Tauffer-Consulting/domino

New feature suggestions

Closed this issue · 7 comments

This is an impressive project. During my usage, I've been looking to encapsulate a workflow into a single piece. This would allow others to directly utilize this piece to construct more advanced workflows. Is this conceptually possible? Would you contemplate adding such a feature?

thanks for the suggestion @lanzhixi !
Indeed, this would be an awesome feature, we're thinking about ways to incorporate that in the future. Conceptually it is possible

Thank you for your affirmation. Do you have any ideas on how to implement this feature? I'd like to give it a try, although I can't guarantee success. Thank you!

This would be a complex feature to implement, definitely doable, but there are some moving parts that would have to come together:

  • wrap up an original Airflow operator such as the TriggerDagRunOperator as a DominoPiece, we could call it TriggerWorkflowPiece
  • a frontend representation of this TriggerWorkflowPiece. This would require a new category of data to be fetched and sent to the Forms, in this case it would be the list of available Workflows for that Workspace
  • Adapt the current backend system to run this Piece. I had started a branch to run traditional Airflow operators as Domino Pieces, this would in principle be able to deal with a feature like TriggerWorkflowPiece, but we haven’t yet figured out a way to implement it

references:

@lanzhixi you are of course welcome to try and contribute!

thank you!

Hello @luiztauffer, during this period, I have learned some front-end and back-end knowledge, as well as related content about Airflow. I found that task groups (https://airflow.apache.org/docs/apache-airflow/stable/core-concepts/dags.html#taskgroups) seem to be able to encapsulate workflows.

I roughly understand the process of front-end and back-end interaction. When the front-end clicks save, it creates a new workflow through the request /workspaces/{workspace_id}/workflows. The create_workflow function in workflow_router.py on the backend is called, thus generating a new workflow. In the process of creating a workflow on the backend, the _create_dag_code_from_raw_json function in workflow_service.py is called to convert the json in the body into dag code. I am thinking whether it's possible to add support for task groups in this function, so as to support the function of encapsulating workflows. Is my idea feasible?
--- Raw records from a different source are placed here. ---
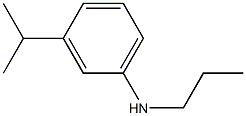 3-isopropyl-N-propylbenzenamine 结构式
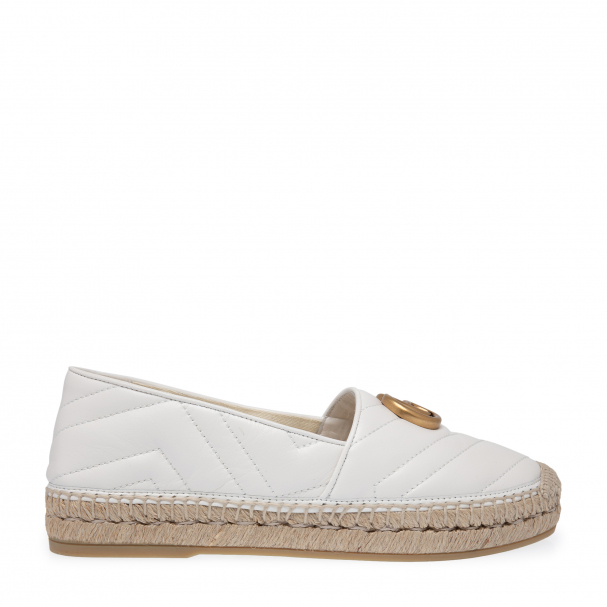 Gucci hot sale white espadrilles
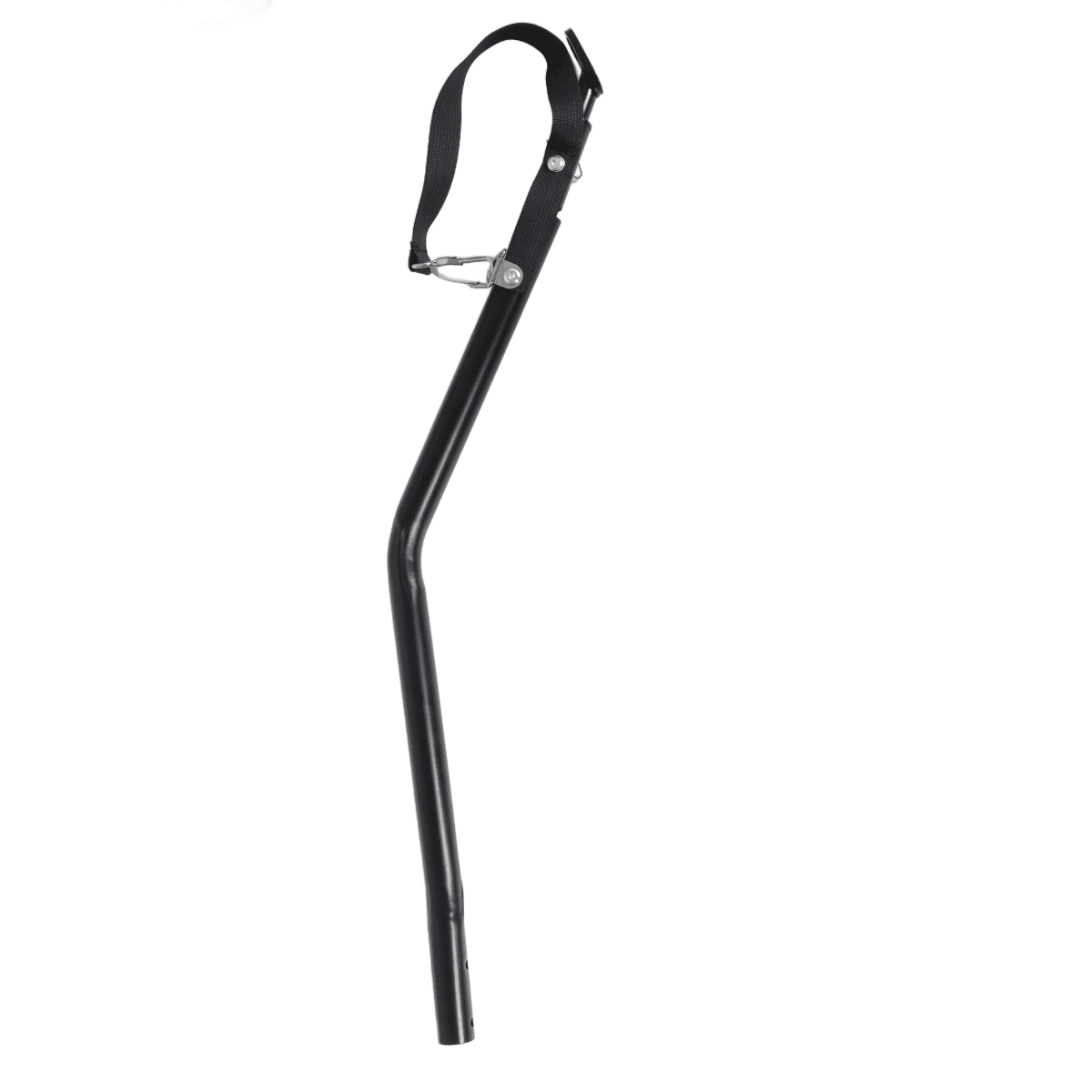 image-2-in-1 Bike Trailer Pushcart - Black with Waterproof Cover and Tow Hitch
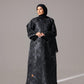 Midnight Black metallic Abaya - Hals and Sals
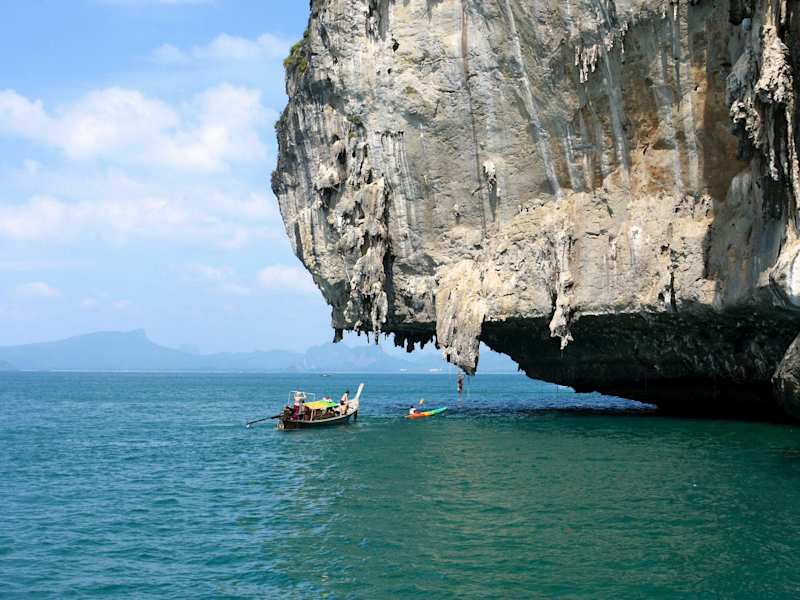 Deep Water Soloing in Thailand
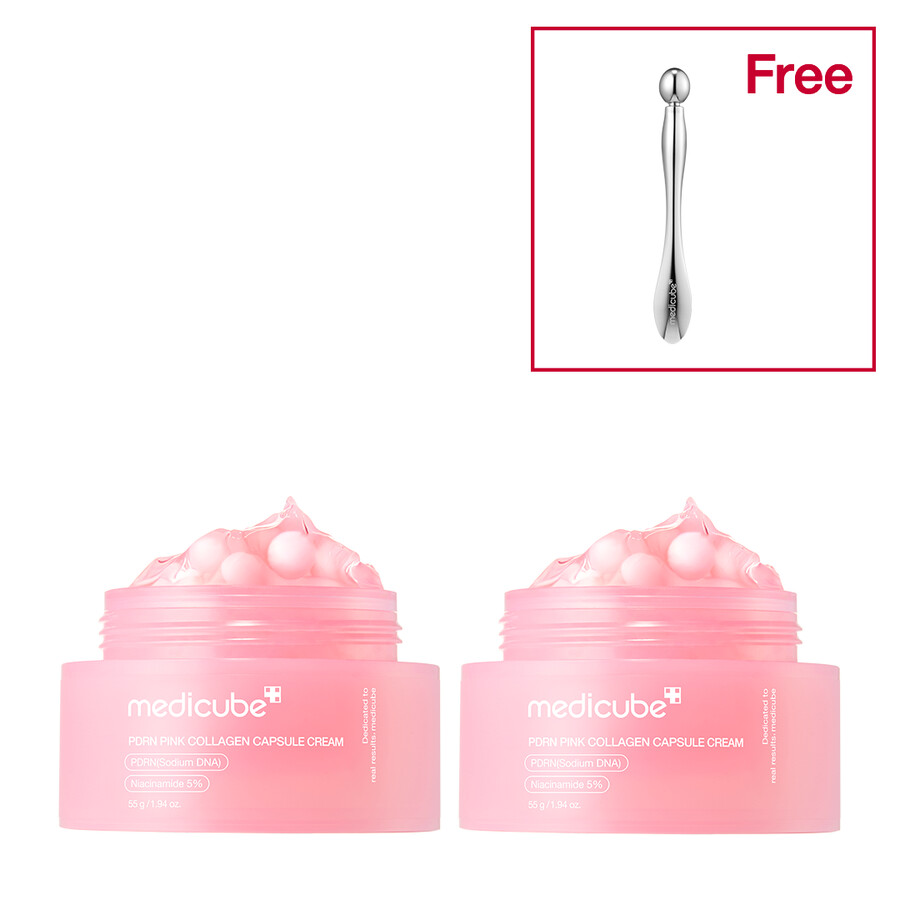 crema de colágeno rosa en cápsulas medicube pdrn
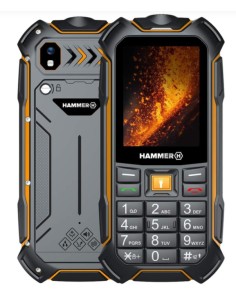 Boost 2 LTE 6,1 cm (2.4") 241 g Negro, Amarillo Teléfono resistente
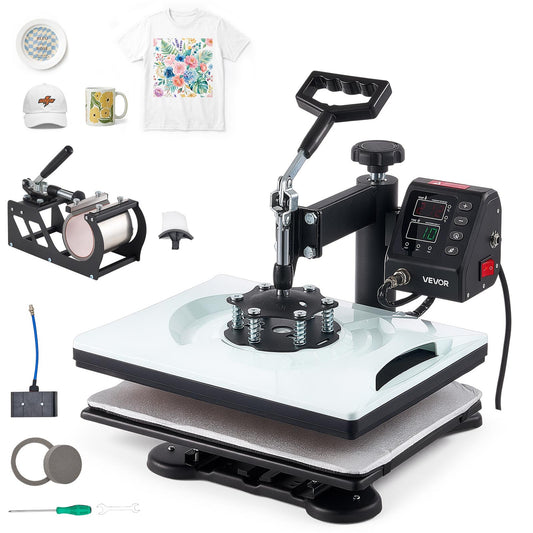 Máquina de Transferência Térmica 5 em 1 VEVOR 290x380 mm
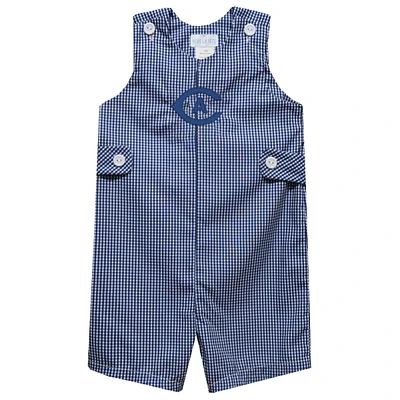Toddler Vive La Fete Navy UC Davis Aggies Gingham Jon Romper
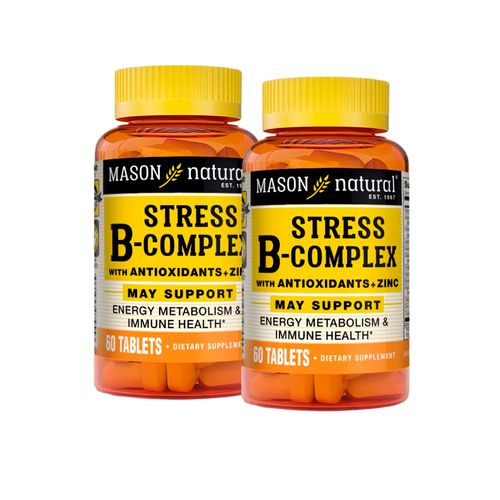 Stress B-Complex With Antioxidants + Zinc (60 Tab) Pack X2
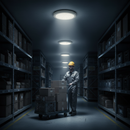 Round Interior Light - Frosted Lens (LED) - Detail View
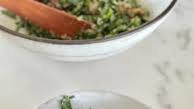 Collard Greens Salad with Lemon-Parmesan Dressing
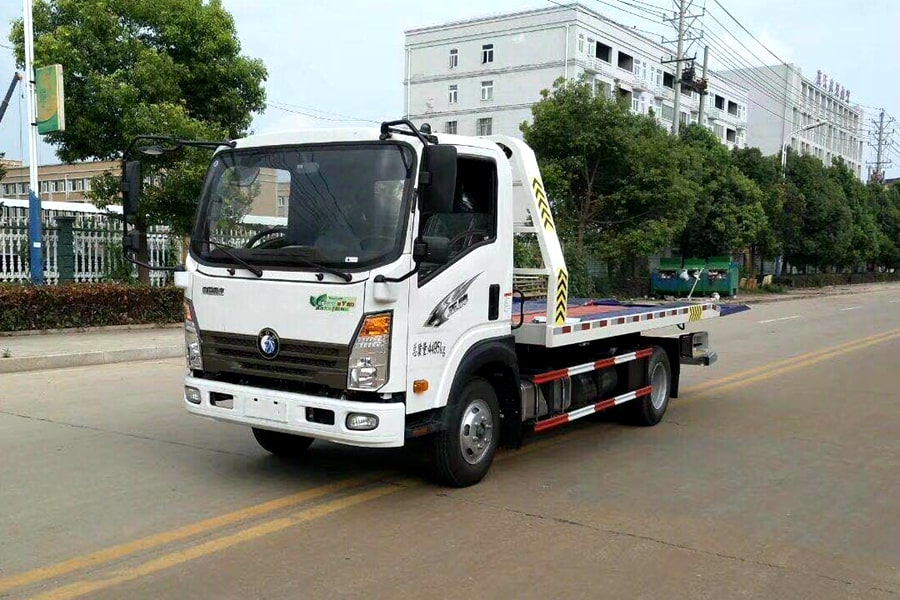 重汽王牌藍牌清障車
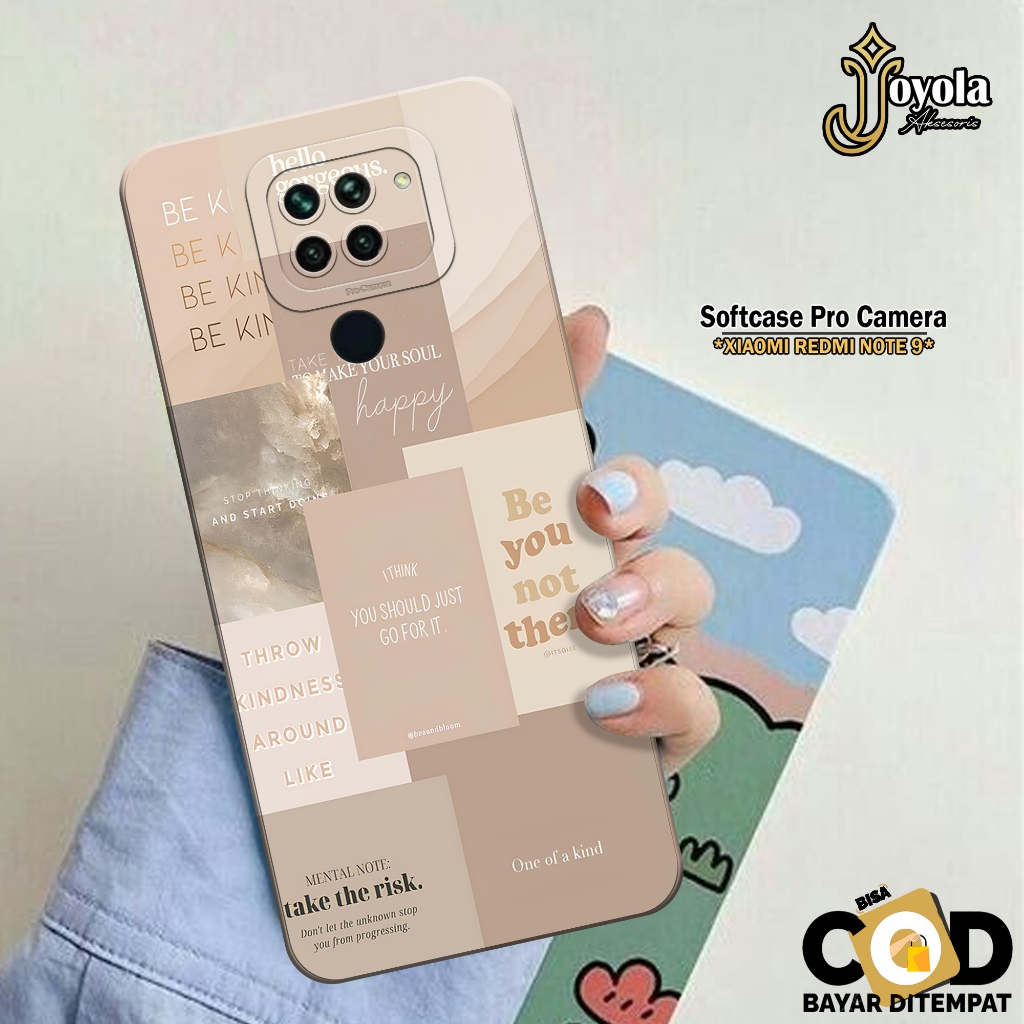 JOYOLA Case Xiaomi Redmi Note 9 - Fashion Case Aesthetic - Softcase Xiaomi Redmi Note 9 - Pro Camera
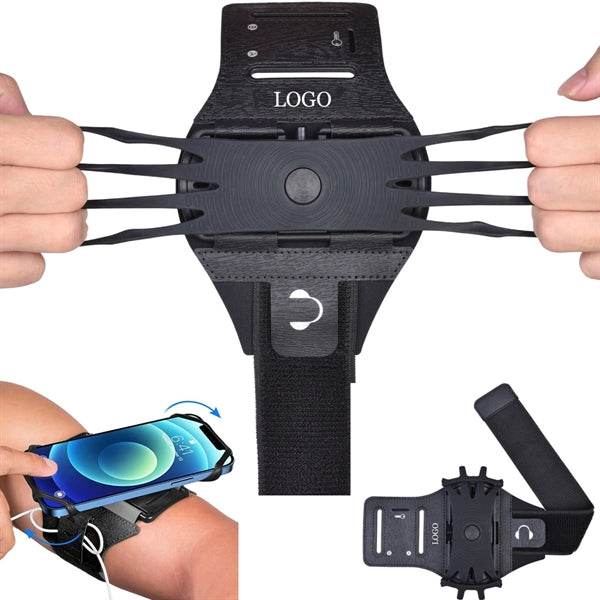 Rotatable Phone Holder Running Armband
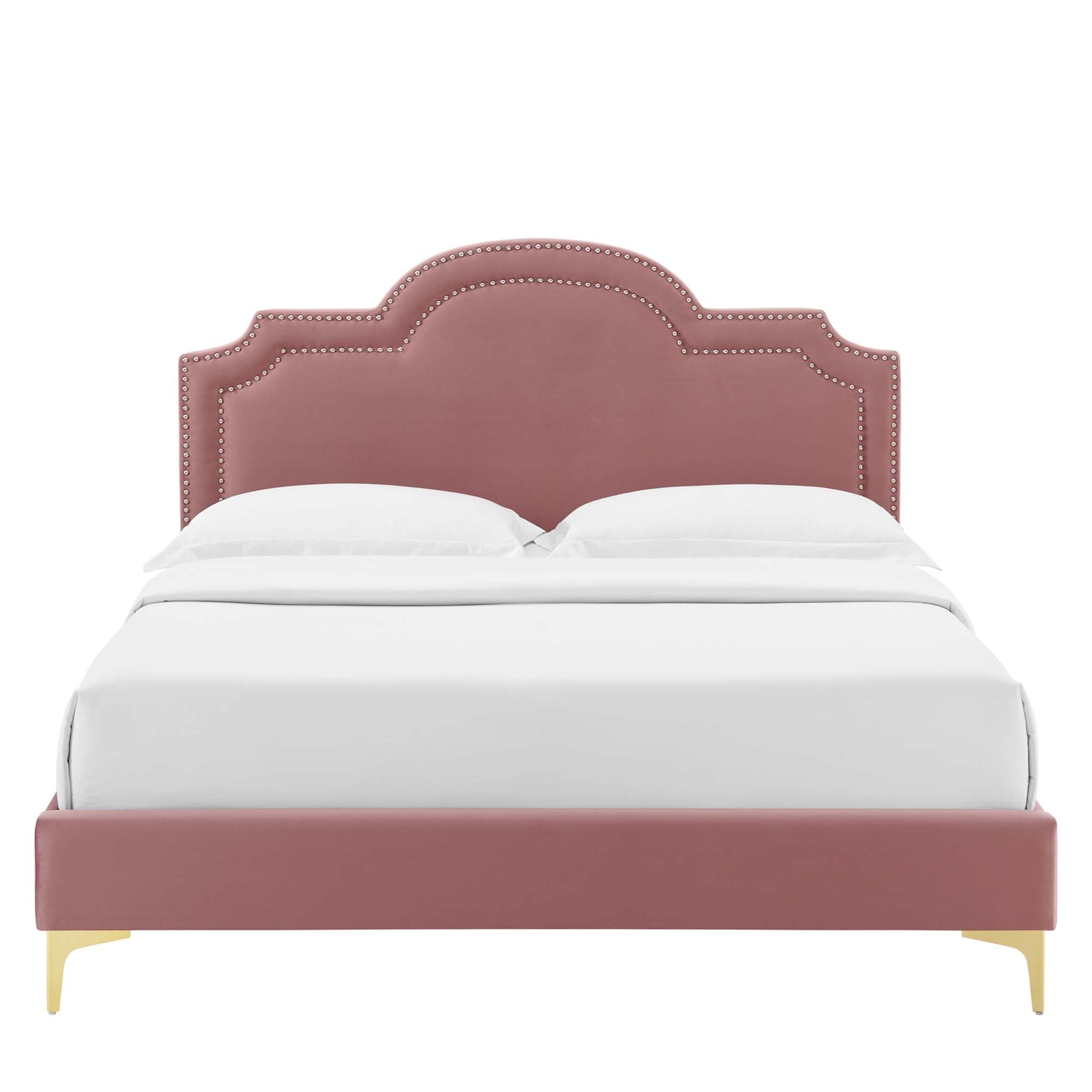 Vilde King Platform Bed - Dusty Rose Denmark Home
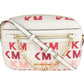 White Tessuto Women Crossbody Bag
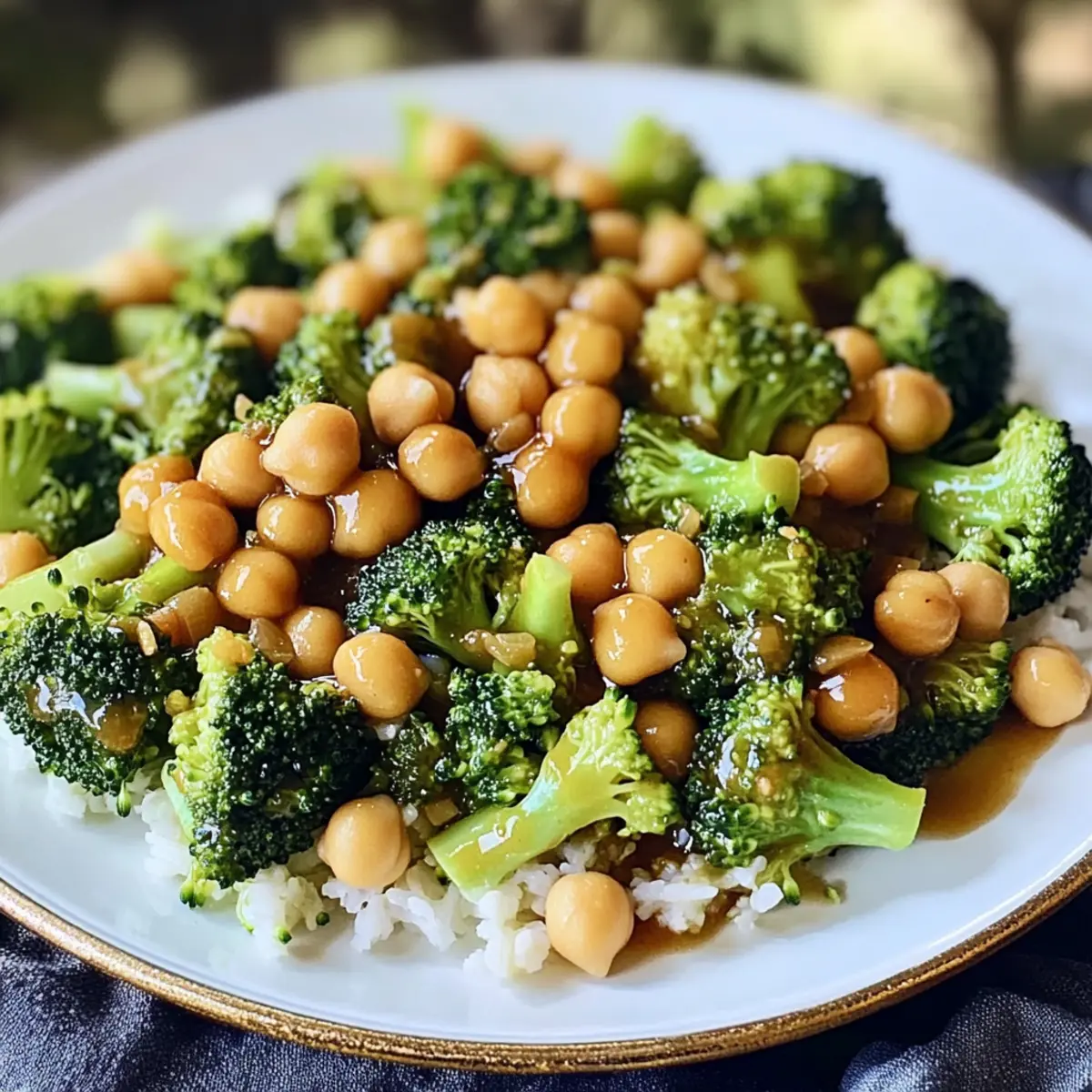 Brokkoli Pfanne mit Kichererbsen – Schnelles Rezept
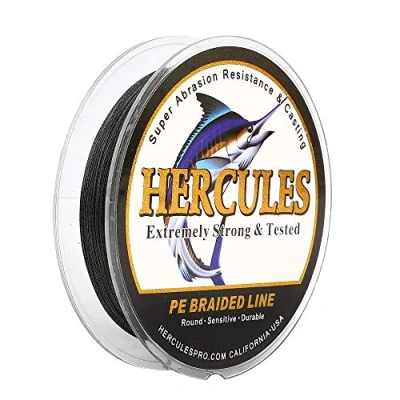 Abbildung von Hercules Super Cast 100m 2000m 109 2196 Yards Geflochtene Angelschnur 6lb 100lb Test für Salzwasser Süßwasser PE Geflecht Fischdraht Superline 4 Stränge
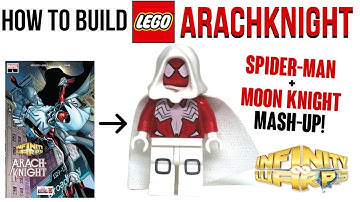 HOW TO Build LEGO ARACHKNIGHT Spider Man + Moon Knight Mash Up from Marvel Comics
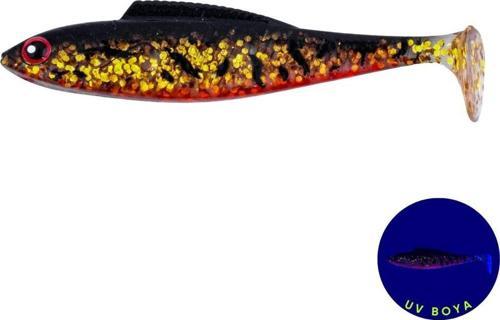 Silikon Sahte Balık - 4,5g 85mm - Fishack PredatorX - UV Boyalı - Copper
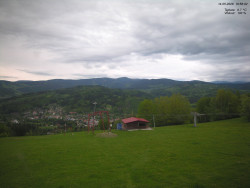 Pohled na Krkonoše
Although I can now roughly understand the process, there is a big gap from actual hands-on, so I would like to ask you to help design the data format for transmission when the front-end and back-end interact, as well as the backend part. I can try the front-end part, thank you!!!

We really need this feature, thank you very much!!!

Hey @lanzhixi , nice you are digging Domino's code!

Your feature idea is indeed very interesting, and we definitely want to make this possible at some point. However, I believe that updating only the _create_dag_code_from_raw_json function in workflow_service.py may not be sufficient due to how the database is structured and how workflow creation and execution occur.

Let's break down the processes:

To create a workflow, the user views a list of installed pieces repositories in the selected workspace. Each repository contains one or more unique pieces.
When creating a workflow, the workflow_service generates a DAG file where each step of the workflow is a Domino Task. This Task is responsible for executing a specific piece unique to the context of the workspace to which the workflow belongs.

If we want to allow users to add pre-existing workflows, I believe we would need to:

  1. Modify the frontend to display available workflows that can be used as "pieces" in the new workflow, in addition to the default pieces from the pieces repositories.
  2. Define, in some way, the data input and output models of a workflow. Currently, there is no direct database-level relationship between workflows and the pieces to be executed. This information is only present in the workflow DAG file. When dealing with workflows "as pieces", we must consider both the input and output pieces of the workflow as the input and output data models. This is necessary for rendering the forms and allowing upstream connections to between data with the same types.
  3. Potentially update the database to include some level of relationship between workflows and pieces, or even create a new table for groups.
  4. Possibly update the Domino classes to handle the new data transmission design.
  5. All the changes I described are technically feasible, but they will require some engineering work across various parts of Domino, including REST, the Frontend, and the Domino Package.

If you are curious about the database design and the function of each class in the Domino package, you can refer to the documentation in the following sections:

Database: Domino Database Documentation
Package: Domino Python Package Documentation
REST: Domino REST Documentation

Also, if you feel there is any information missing from the documentation, please let us know and we will include it. The documentation is in the process of continuous development as well

We really appreciate your enthusiasm for this feature, I hope we can work together to make it happen!

Thank you for your support, I am working on it step by step.